И, увидев эту звезду, вдруг ощутил связь с ней и всем миром и внезапно подумал о том, кто создал этот удивительный мир, создал его и Сашуху, — ведь кто-то должен его создать, не мог же он сам возникнуть? — прошептал он, и у него вновь перехватило дыхание. — Нет, не может он из ничего возникнуть?! Нет, это невозможно…" — повторил едва слышно то, что знал с детства, и это было так же ясно, как-то, что он умрет.

«Что это за великое и прекрасное, что объемлет меня и всех нас: землю, меня, Молодую и детей?» — думал Максим.

И глядя на эту звезду, находясь в безмолвном, бессловесном, но странно наполненном смыслом пространстве, где не было ни единого слова, но все было наполнено великим смыслом, он представил свою жизнь от начала до конца: от маленького Максима, который бежал от кузнеца, до взрослого человека, познавшего любовь и радость рождения детей, который все равно был тем самым маленьким Максимом, который когда-то пришел в этот мир.

И все близкие и дальние лица, образы жены, и детей, и товарищей детства, дальнего родственника, которого он когда-то обидел, особенное выражение глаз его, и лицо отца, также его особенное выражение, лицо матери, опять-таки не тогда, когда она обращалась к нему, а когда он маленьким мальчиком, в новой узорчатой рубахе, стоял посреди лужи и бил ее сильно ногой, и ему было весело оттого, что все смотрят на него и не бьют лужу, а он бил сильнее, — все эти образы вдруг сцепилось в его сознании в единую цепь, которую никакой силой нельзя было разорвать.

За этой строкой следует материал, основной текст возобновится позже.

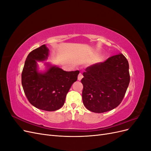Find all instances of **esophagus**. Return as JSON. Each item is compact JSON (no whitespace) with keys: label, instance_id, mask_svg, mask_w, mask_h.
Instances as JSON below:
<instances>
[{"label":"esophagus","instance_id":"1","mask_svg":"<svg viewBox=\"0 0 151 151\" xmlns=\"http://www.w3.org/2000/svg\"><path fill=\"white\" fill-rule=\"evenodd\" d=\"M83 74H82L81 73H79V74L78 75V80L81 81L82 79H83Z\"/></svg>","mask_w":151,"mask_h":151}]
</instances>
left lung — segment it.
I'll return each mask as SVG.
<instances>
[{
  "instance_id": "left-lung-1",
  "label": "left lung",
  "mask_w": 151,
  "mask_h": 151,
  "mask_svg": "<svg viewBox=\"0 0 151 151\" xmlns=\"http://www.w3.org/2000/svg\"><path fill=\"white\" fill-rule=\"evenodd\" d=\"M83 76L85 107L94 113L106 112L116 108L125 94L130 83L129 62L120 53L87 67Z\"/></svg>"
}]
</instances>
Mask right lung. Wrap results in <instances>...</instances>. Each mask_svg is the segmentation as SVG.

И в тот миг, когда все эти разрозненные образы (а для постороннего человека эти они были разрознены и никак не связаны) сцепились в единую цепь, которую нельзя было разорвать никакой силой, а он увидел свое существо вне этой цепи дорогих и близких ему людей, — он понял, что умирает.

Еще миг он как бы присутствовал среди этих людей и даже был центром, к которому стремились все их чувства, но потом вдруг стал замечать, что отдаляется от них, как будто какая-то сила выталкивает его из этой цепи и связи с другими людьми, а они, эти когда-то дорогие ему люди, безмолвно отстраняются от него.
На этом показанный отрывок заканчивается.